**Task**
Return the lines of the data below starting at the one holding "Philipp Plein Øreringe i guld: forside" and ending at the one holding "Speakers 3D Animation", word for word, leaving every picture out.

════════

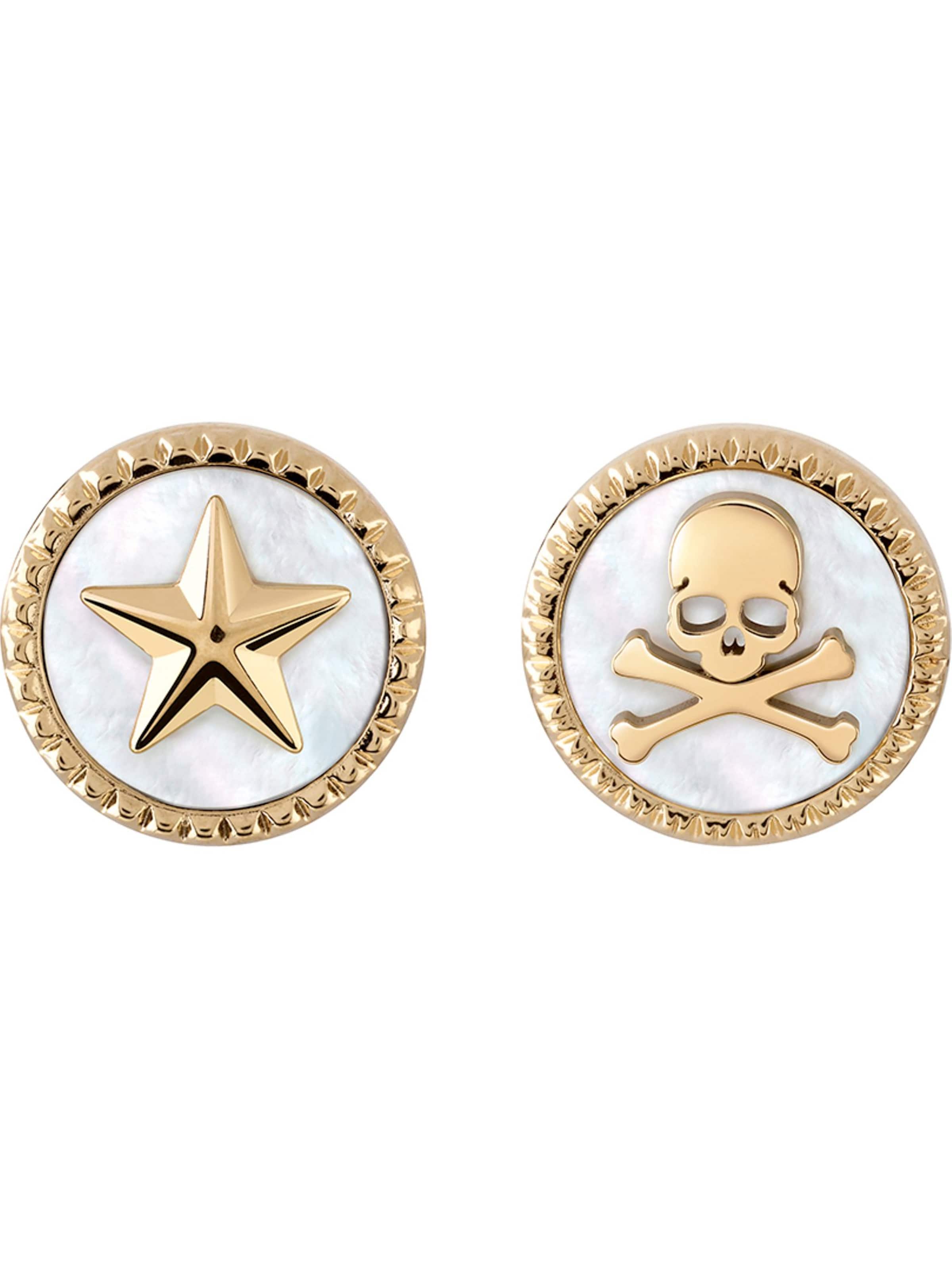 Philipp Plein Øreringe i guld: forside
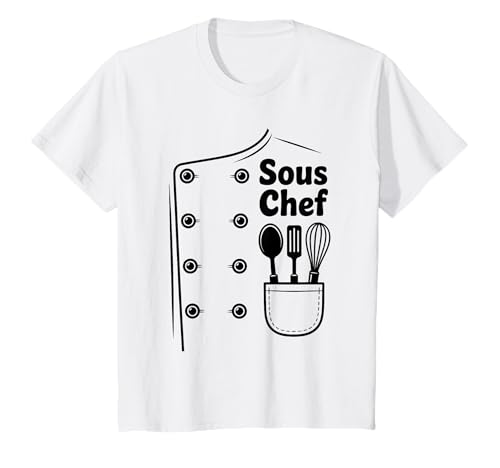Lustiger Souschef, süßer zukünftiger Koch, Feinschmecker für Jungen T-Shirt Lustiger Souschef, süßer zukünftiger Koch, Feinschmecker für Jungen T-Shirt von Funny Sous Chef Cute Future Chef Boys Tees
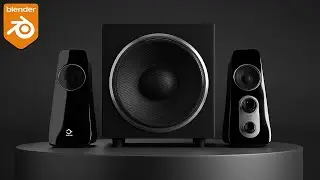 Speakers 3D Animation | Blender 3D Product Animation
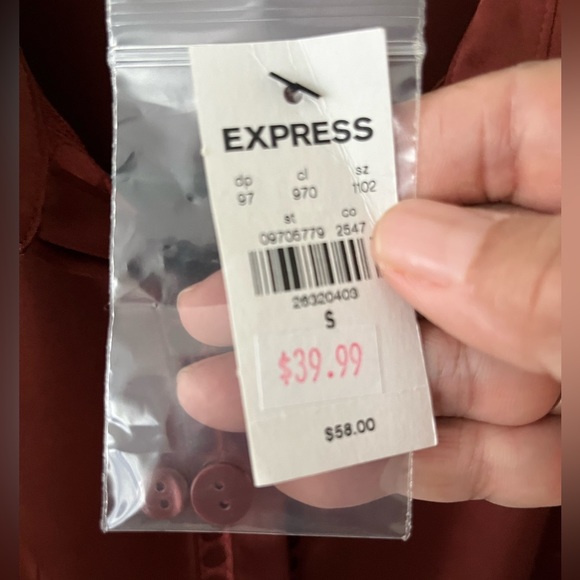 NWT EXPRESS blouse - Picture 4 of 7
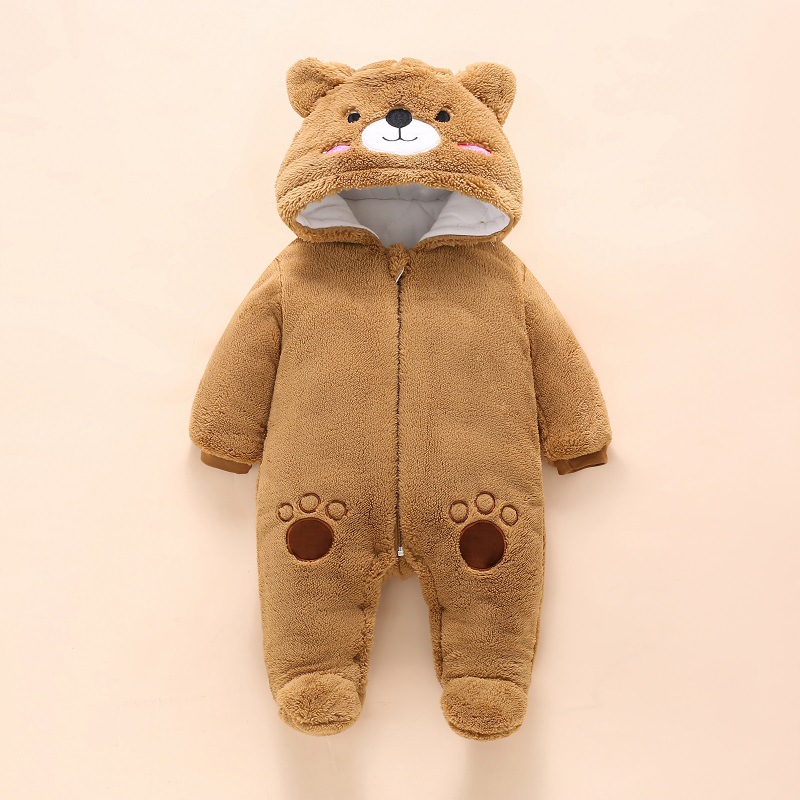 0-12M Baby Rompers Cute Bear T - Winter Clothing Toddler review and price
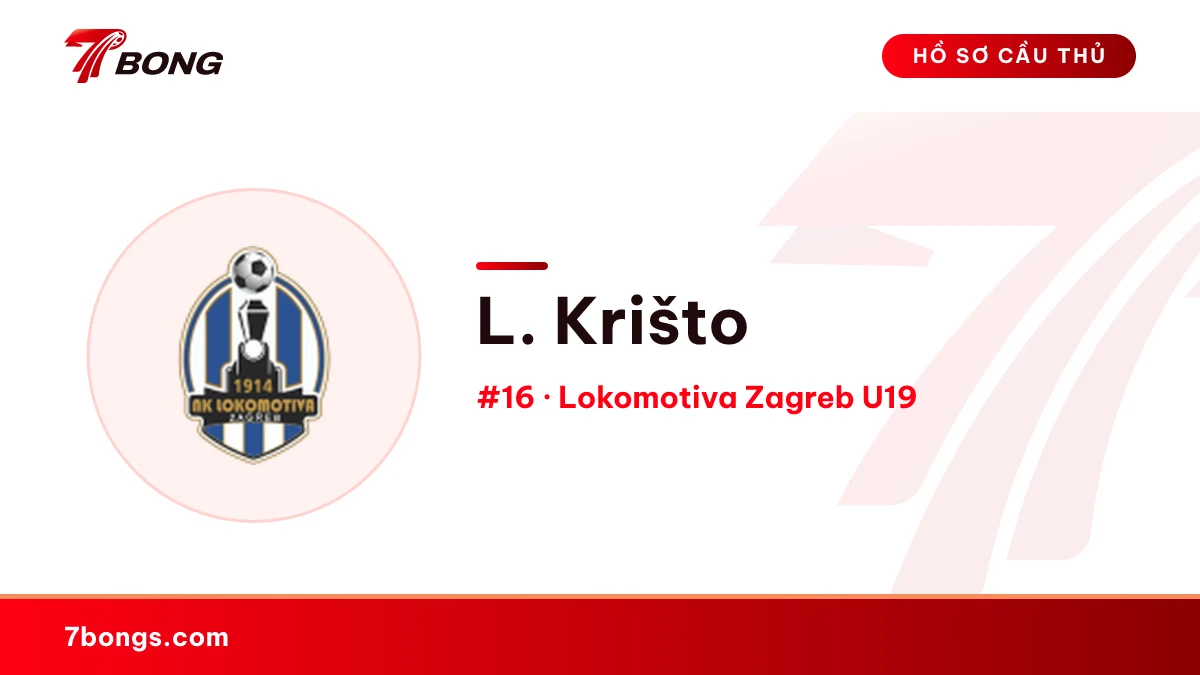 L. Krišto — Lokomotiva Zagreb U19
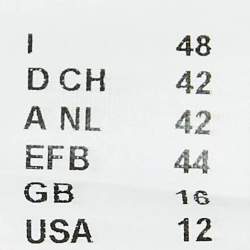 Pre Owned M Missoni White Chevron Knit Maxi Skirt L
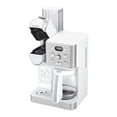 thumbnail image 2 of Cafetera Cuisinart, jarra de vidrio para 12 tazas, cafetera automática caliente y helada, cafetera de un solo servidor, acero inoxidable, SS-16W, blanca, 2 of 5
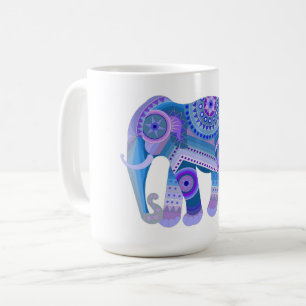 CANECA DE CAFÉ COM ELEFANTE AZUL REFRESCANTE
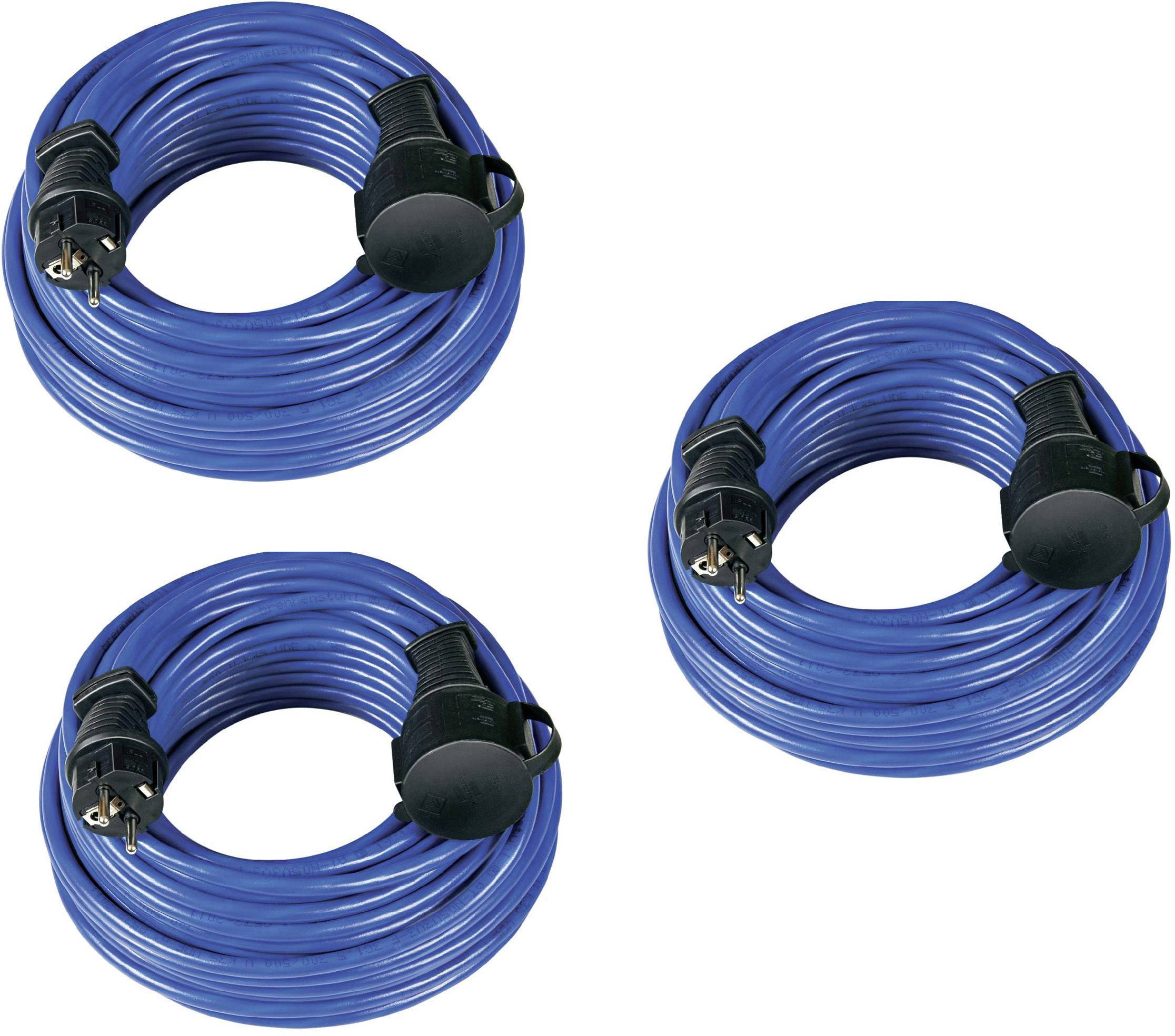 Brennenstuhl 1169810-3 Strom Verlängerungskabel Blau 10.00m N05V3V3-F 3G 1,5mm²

════════

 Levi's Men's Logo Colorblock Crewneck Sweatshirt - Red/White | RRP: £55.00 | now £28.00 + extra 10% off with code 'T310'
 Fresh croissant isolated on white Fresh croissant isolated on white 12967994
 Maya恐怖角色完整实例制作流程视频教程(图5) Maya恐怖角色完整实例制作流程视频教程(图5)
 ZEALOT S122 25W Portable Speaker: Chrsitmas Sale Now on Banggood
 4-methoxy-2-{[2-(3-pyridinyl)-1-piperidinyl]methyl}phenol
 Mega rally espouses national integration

════════

**Exercise result**
 Philipp Plein Øreringe i guld: forside
Lustiger Souschef, süßer zukünftiger Koch, Feinschmecker für Jungen T-Shirt Lustiger Souschef, süßer zukünftiger Koch, Feinschmecker für Jungen T-Shirt von Funny Sous Chef Cute Future Chef Boys Tees
 Speakers 3D Animation | Blender 3D Product Animation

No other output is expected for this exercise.